▶ [About this task]: Without the pictures, restate all of the data below word for word.

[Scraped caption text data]
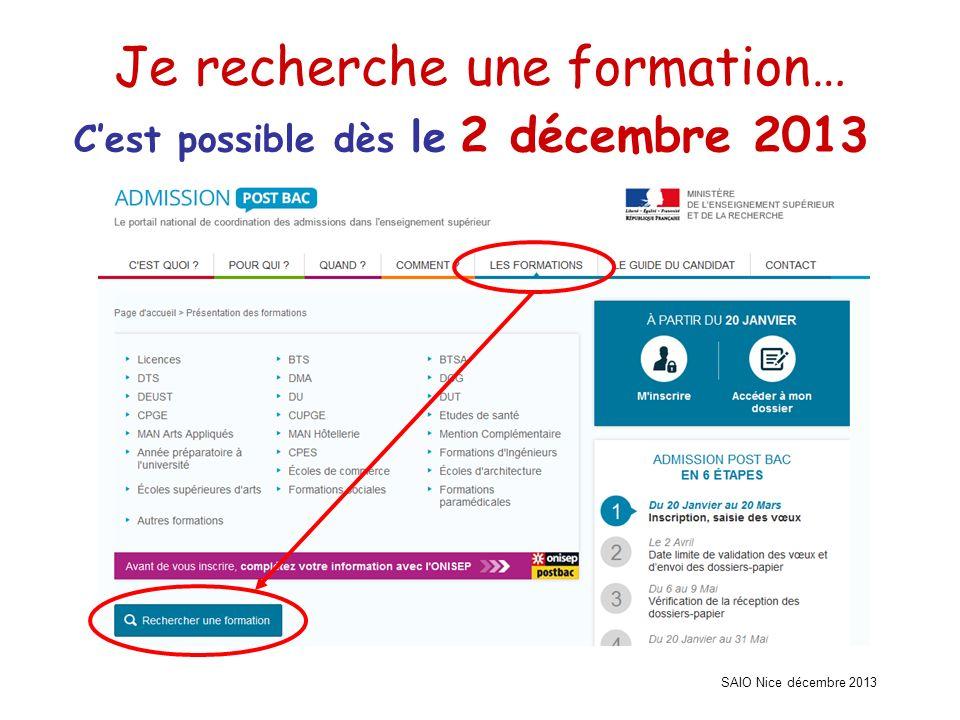 SAIO Nice décembre 2013 Je recherche une formation… Cest possible dès le 2 décembre 2013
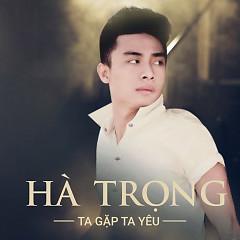 Album Ta Gặp Ta Yêu - Hà Trọng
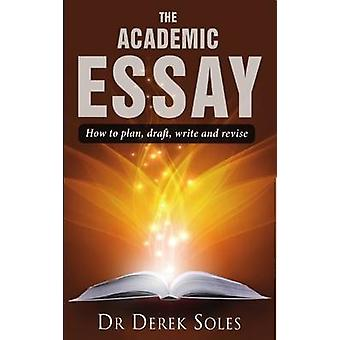 The Academic Essay - How to Plan - Draft - Write and Revise by Dr. Der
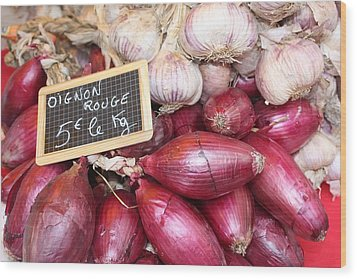 French Red Onions And Garlic Wood Print by Yvonne Ayoub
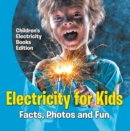 Electricity for Kids: Facts, Photos and Fun | Children's Electricity Books Edition - eBook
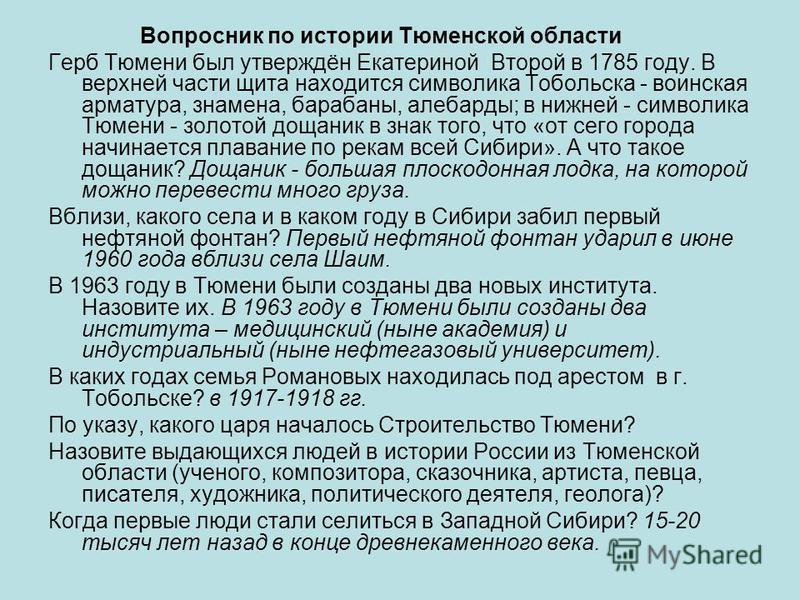 Вопросник по истории Тюменской области Герб Тюмени был утверждён Екатериной Второй в 1785 году. В верхней части щита находится символика Тобольска - воинская арматура, знамена, барабаны, алебарды; в нижней - символика Тюмени - золотой дощаник в знак
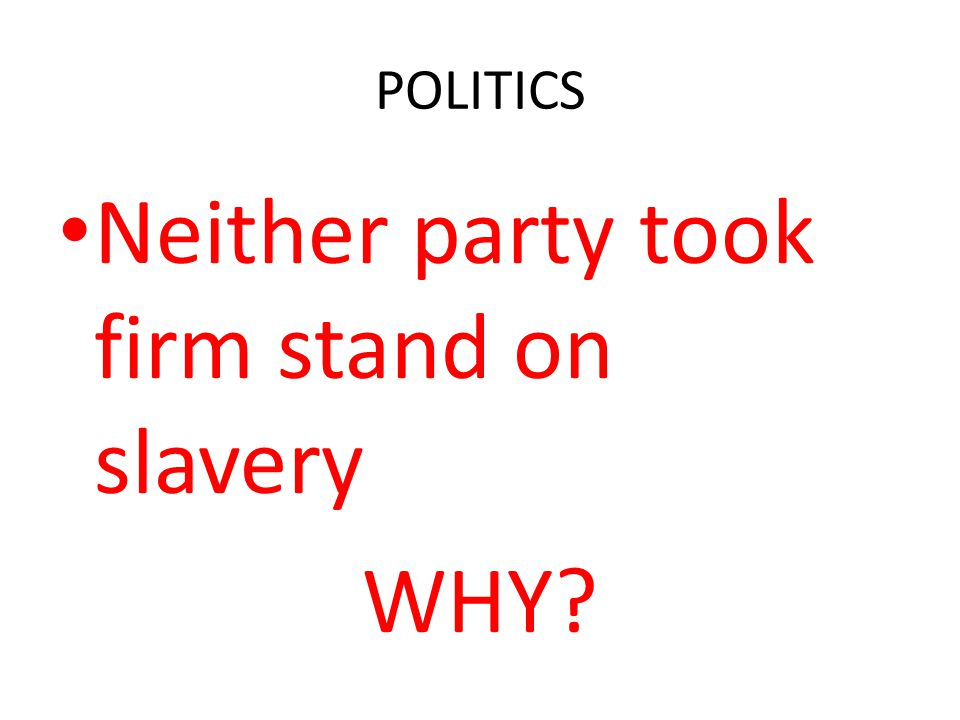 Neither party took firm stand on slavery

▶ [Answer]:
 SAIO Nice décembre 2013 Je recherche une formation… Cest possible dès le 2 décembre 2013
 Album Ta Gặp Ta Yêu - Hà Trọng
 The Academic Essay - How to Plan - Draft - Write and Revise by Dr. Der
 French Red Onions And Garlic Wood Print by Yvonne Ayoub
 Electricity for Kids: Facts, Photos and Fun | Children's Electricity Books Edition - eBook
 Вопросник по истории Тюменской области Герб Тюмени был утверждён Екатериной Второй в 1785 году. В верхней части щита находится символика Тобольска - воинская арматура, знамена, барабаны, алебарды; в нижней - символика Тюмени - золотой дощаник в знак
 Neither party took firm stand on slavery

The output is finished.